義母と一緒にはるばる彼女がやって来た
夜10時に公園で待ち合わせる約束だったが
そこに車を止めたら夜遅くに公園には入れないと
警手さんに追い返されたという。
義母らしいなと思う
「すぐに行きます」と出ることにした。
「公園東側入口」と言っていた。
東側と言ったらうちとは反対側だろ?。
うちの場所を知っているはずだから
大体あそこだなと思って行った駐車場に
彼女を乗せた車はあらわれない
心配になって電話を掛ける
すると大学の近くにいるという。
本当だ。
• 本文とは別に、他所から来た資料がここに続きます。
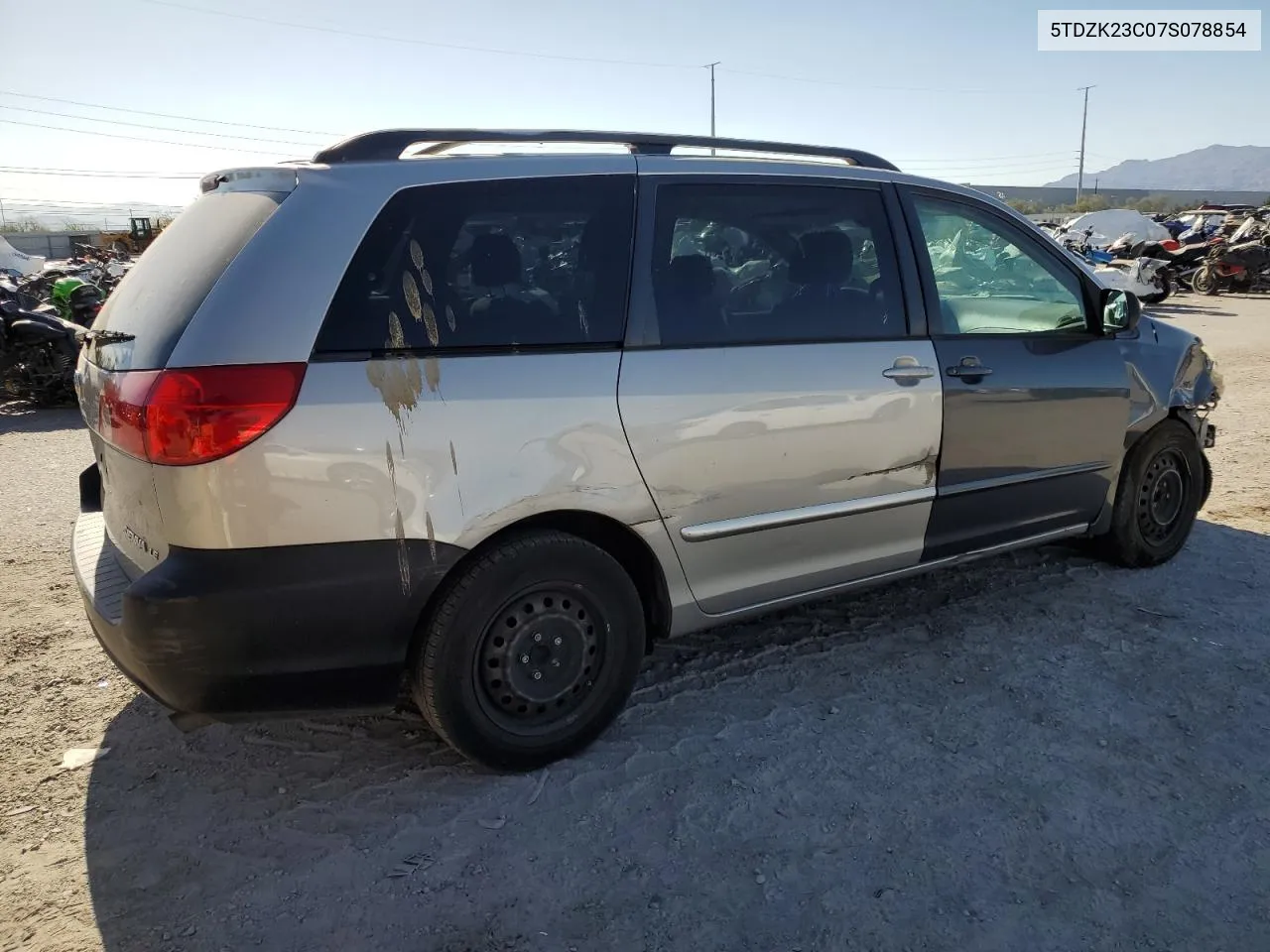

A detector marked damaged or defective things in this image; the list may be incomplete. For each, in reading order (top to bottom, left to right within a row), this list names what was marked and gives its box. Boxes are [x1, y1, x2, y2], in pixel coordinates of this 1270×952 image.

dented side panel [154, 355, 659, 563]
dented side panel [615, 339, 945, 615]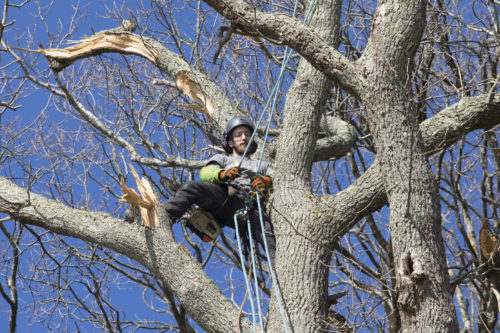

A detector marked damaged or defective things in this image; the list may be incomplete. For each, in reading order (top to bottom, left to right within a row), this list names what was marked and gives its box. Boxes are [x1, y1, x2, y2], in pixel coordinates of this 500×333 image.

splintered wood [119, 164, 160, 228]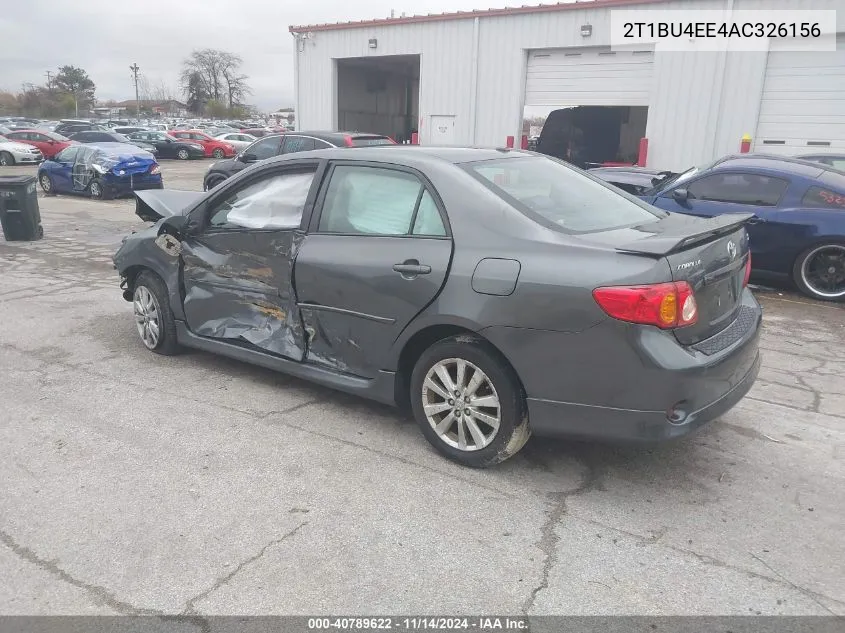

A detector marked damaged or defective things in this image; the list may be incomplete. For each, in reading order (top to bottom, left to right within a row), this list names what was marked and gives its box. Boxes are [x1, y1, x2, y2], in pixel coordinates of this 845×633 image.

torn metal panel [138, 188, 207, 222]
torn metal panel [181, 231, 306, 360]
damaged car door [180, 162, 318, 360]
damaged car door [296, 163, 454, 378]
crack in pavement [0, 528, 162, 612]
crack in pavement [182, 520, 310, 612]
crack in pavement [520, 456, 608, 616]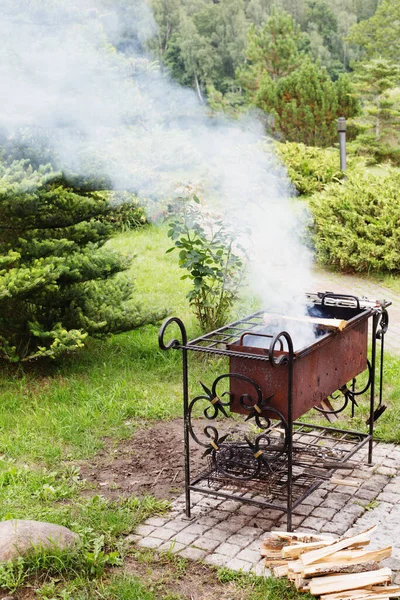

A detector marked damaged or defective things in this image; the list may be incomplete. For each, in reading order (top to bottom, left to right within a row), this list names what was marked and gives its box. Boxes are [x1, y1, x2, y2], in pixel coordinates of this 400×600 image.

rusty metal grill body [158, 290, 390, 528]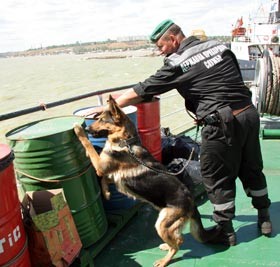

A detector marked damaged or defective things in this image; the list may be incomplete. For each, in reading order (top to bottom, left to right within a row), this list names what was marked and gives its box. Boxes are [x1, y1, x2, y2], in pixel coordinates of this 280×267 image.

rusty barrel [0, 144, 31, 267]
rusty barrel [5, 117, 108, 249]
rusty barrel [74, 105, 138, 210]
rusty barrel [136, 97, 162, 162]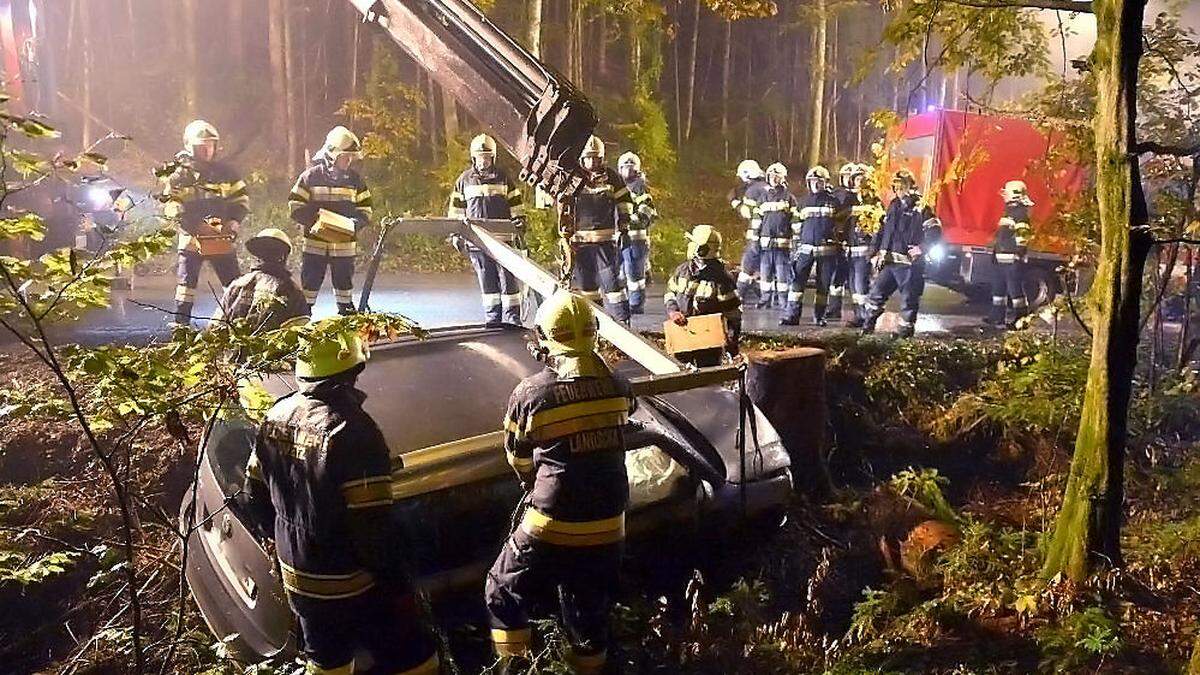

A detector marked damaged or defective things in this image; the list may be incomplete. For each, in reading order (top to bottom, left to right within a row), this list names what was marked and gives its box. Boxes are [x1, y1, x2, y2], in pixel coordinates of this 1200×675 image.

東側だ。
「すぐにそちらに向かいます」と言って
出る。
大学の門の近くに止めて待つが一向に現れない
一体どこに行ったのだろう。
すると僕の車の横を通り過ぎて行った白い車があった。
運転しているのは確かに義母だ。
ヘッドライトで合図をしたが気が付いていなかった。
車を降りて近づいて行く。そして車のドアをノックする。
やっとノックに気が付いた。
車を降りて来たので挨拶する。
3人でいろいろ話し始めたが彼女の声がちょっと大きい。
もうちょっと静かに話そうと言ってもダメなので
車の中で話すことにする。
今度は大学の警手さんが正門の前に車を止めて
何事だろうと様子を見に来た。
僕は簡単に事情を話してすぐにその場から移動する。
義母の話は彼女を近くに置いてまた面倒を見てやって欲しいと
いうものだった。
「年金が500万円入るからそれを全部あなたのものにしていいから」
昔もそんな事言ってたなと思う。
元奥さんに「お金は○○ちゃんのものだから自分の為に
使うんだよ。弟君に預けた方がいいよ」という。
義母は「私はもう足を痛めてくることができないから
あなたと会えるのもお話しするのもこれが最後です」と言う。
僕は「もう僕には僕の生活があるのでそれはできません」と言っておく。
そして「僕の今があるのは彼女のおかげだからすごく感謝しています。
だからもし何かどうしても僕が必要な時があれば
電話番号は変えませんから連絡してください」と言った。
そう、僕は携帯の電話番号は変えたことが無い。
というのはこのためだった。
番号は僕が死ぬその時まで変えないつもりだ。
「あなたが私と結婚した時の年齢になりました」
と彼女が言う。
まだ綺麗だなと思った。
彼女には本当に申し訳なかった。
どうして普通になったのにまた薬漬けになっちゃったんだよ
そう言うしかなかった。
彼女には弟がいる。
ものすごく有名なIT企業で彼女の面倒を見るのに
金銭的な心配はないだろう。
もうこれ以上一緒にいても話すことはない
元奥さんは「どこかのハンバーガー屋さんにでも
行ってお話を続けましょう」と言ったが
彼女の状態からそれは無理だなと思った。
彼女は僕と出会えて幸せだったのかな。
僕なんかで会わない方がよかったんじゃないか。
でも、彼女の気持ちを分かってあげて
ひと時でも一緒に暮らせる人間は
多分僕だけだったろうなと思う。
恐らく、まったく普通の女の子が
毒親の妙な教育方針で狂わされて
雅子さまのような状態になったのだと思う。
雅子さまのニュースを知った時
他人事とは思えなかったし
彼女の心理を僕ならわかるなと思った。
まあ身分が違い過ぎるからでしゃばる事はできないが。
うちの父親が大学が学習院で同窓会で
天皇陛下(今は上皇)と握手をしたときの写真がある
その息子さんである今の天皇と僕は同い年で
奥さんも同様の状態になっているなんて
なんかまあ、ものすごくへんてこりんな人生だなと思う。